Growth  

STM predicts new business slump for rest of 2020

STM predicts new business slump for rest of 2020

STM Group has said it expects new business volumes to be significantly lower for the rest of 2020, in part due to the effect of Covid-19.

In a trading update this morning (October 14), STM revealed that although the last quarter of the year typically provides “solid new business growth”, it expects to see significantly lower levels and will have to “take a more conservative stance” on its new business numbers for the remainder of 2020.

Alan Kentish, chief executive of STM Group said: "It is incredibly disappointing to have to reduce our anticipated new business numbers, particularly given all the hard work involved in bringing the Options business into the STM family. 

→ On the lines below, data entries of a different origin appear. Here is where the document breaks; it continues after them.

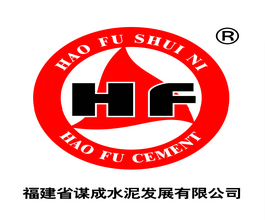 福建省谋成水泥发展有限公司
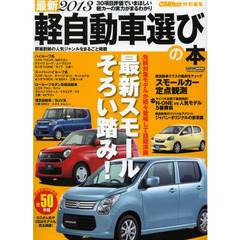 最新軽自動車選びの本　全５０車種新時代スモールのパーフェクトガイド３０項目完全評価　２０１３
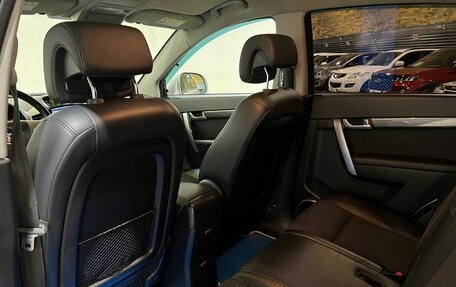 Daewoo Winstorm, 2009 год, 850 000 рублей, 19 фотография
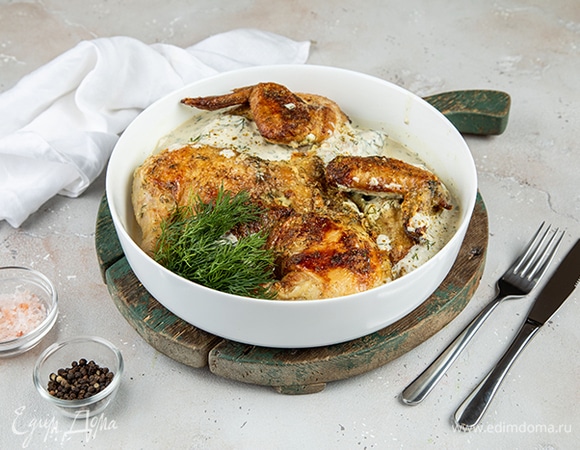 Цыпленок в сливочном соусе 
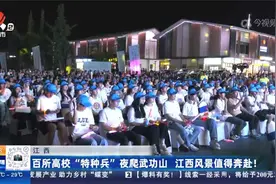 江西：百所高校“特种兵”夜爬武功山 江西风景值得奔赴！视频封面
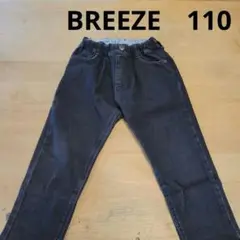 BBREEZE　長ズボン　男子(サイズ110)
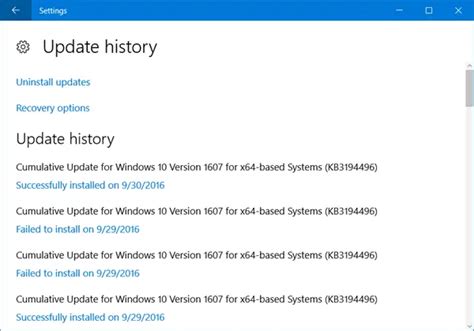 Where to look for your Windows Update History in Windows 11/10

“Covid-19 has certainly created a more difficult backdrop in which to do business, and whilst we have looked after our existing clients admirably, it is apparent that our new business expectations for 2020 will not be met. 

“We believe that much of the new business shortfall is a timing issue and thus expect it to come through in 2021, supporting our confidence in expected material growth in profit before tax for 2021."

Despite its Options workplace pensions business currently achieving a 50 per cent revenue uplift year-on-year, it is now expected to fall short of its overall revenue target by £320,000, as a direct result of lower than expected new business for September and expected shortfalls in the remaining three months of the year. 

Options is the new name of Carey Pensions, which was bought by STM in 2018.

STM has also scaled back its anticipated new business numbers for its flexible annuity product as conversion rates into applications remains “frustratingly slow”

The expected impact on new business revenue for the last quarter is £150,000, with this directly impacting 2020 profit before tax.

STM stated: “There remain a number of specific initiatives and opportunities that remain in play for 2020 and into 2021, which have the ability to claw back some of the 2020 new business shortfall, however there is not sufficient certainty on their delivery to include them within our new 2020 business expectations.”

The group said it will continue to actively pursue acquisitions and is still working to integrate the recently acquired Berkeley Burke businesses. 

In August STM announced it had acquired 100 per cent of the share capital of Berkeley Burke (Financial Services) Ltd and Berkeley Burke Employee Benefit Consultants Ltd, which provide administration and consultancy services to Ssas and international businesses.

The two acquired businesses are independent of the Berkeley Burke Sipp business, which was sold to Hartley Pensions after it entered into administration in September last year.

According to STM, taking into account initial costs and its integration plan, the acquisition is expected to break even in the first year after which it will make annual profits of £600,000.